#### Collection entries
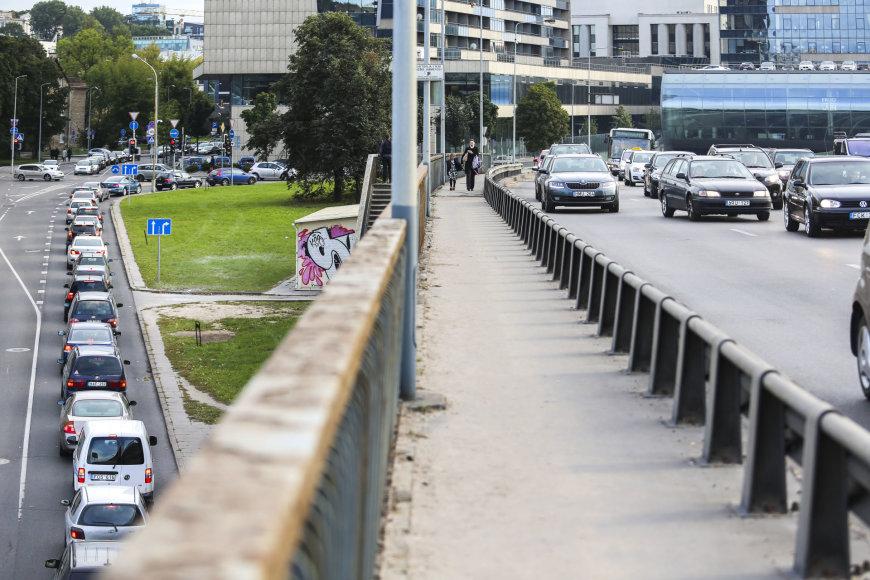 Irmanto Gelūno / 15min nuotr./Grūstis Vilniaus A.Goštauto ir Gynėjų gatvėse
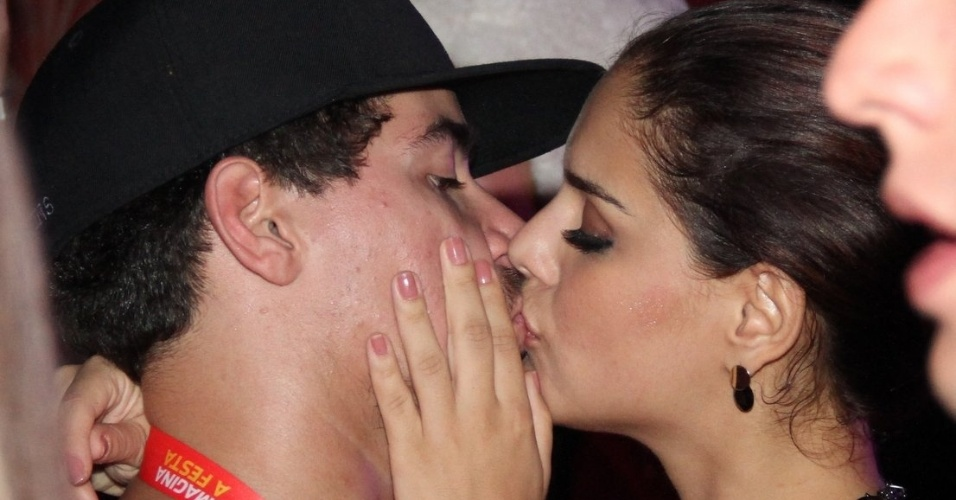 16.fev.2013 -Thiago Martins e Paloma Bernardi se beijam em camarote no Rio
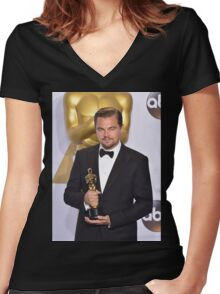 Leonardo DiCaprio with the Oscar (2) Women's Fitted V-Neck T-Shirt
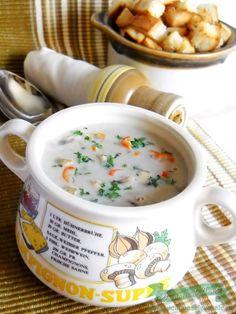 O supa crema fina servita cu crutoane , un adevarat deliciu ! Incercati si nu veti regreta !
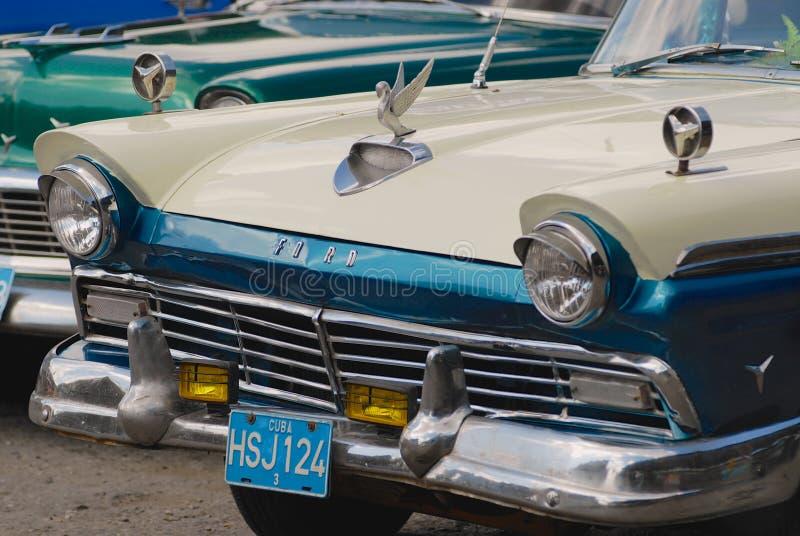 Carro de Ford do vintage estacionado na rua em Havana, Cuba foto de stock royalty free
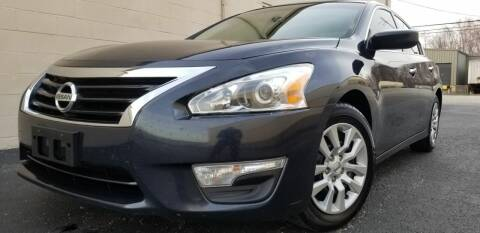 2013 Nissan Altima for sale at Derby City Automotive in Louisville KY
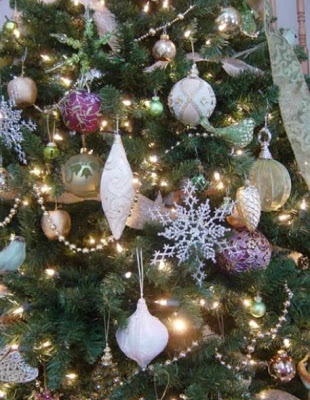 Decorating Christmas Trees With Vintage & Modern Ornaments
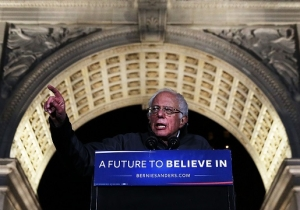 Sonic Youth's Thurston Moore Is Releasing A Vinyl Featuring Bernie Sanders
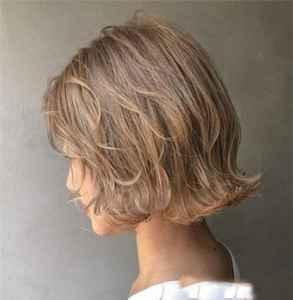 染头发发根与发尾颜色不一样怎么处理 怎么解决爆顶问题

#### Instructions for the task
The result should be a verbatim copy of the data, free of pictures.

#### Written answer
 Irmanto Gelūno / 15min nuotr./Grūstis Vilniaus A.Goštauto ir Gynėjų gatvėse
 16.fev.2013 -Thiago Martins e Paloma Bernardi se beijam em camarote no Rio
 Leonardo DiCaprio with the Oscar (2) Women's Fitted V-Neck T-Shirt
 O supa crema fina servita cu crutoane , un adevarat deliciu ! Incercati si nu veti regreta !
 Carro de Ford do vintage estacionado na rua em Havana, Cuba foto de stock royalty free
 2013 Nissan Altima for sale at Derby City Automotive in Louisville KY
 Decorating Christmas Trees With Vintage & Modern Ornaments
 Sonic Youth's Thurston Moore Is Releasing A Vinyl Featuring Bernie Sanders
 染头发发根与发尾颜色不一样怎么处理 怎么解决爆顶问题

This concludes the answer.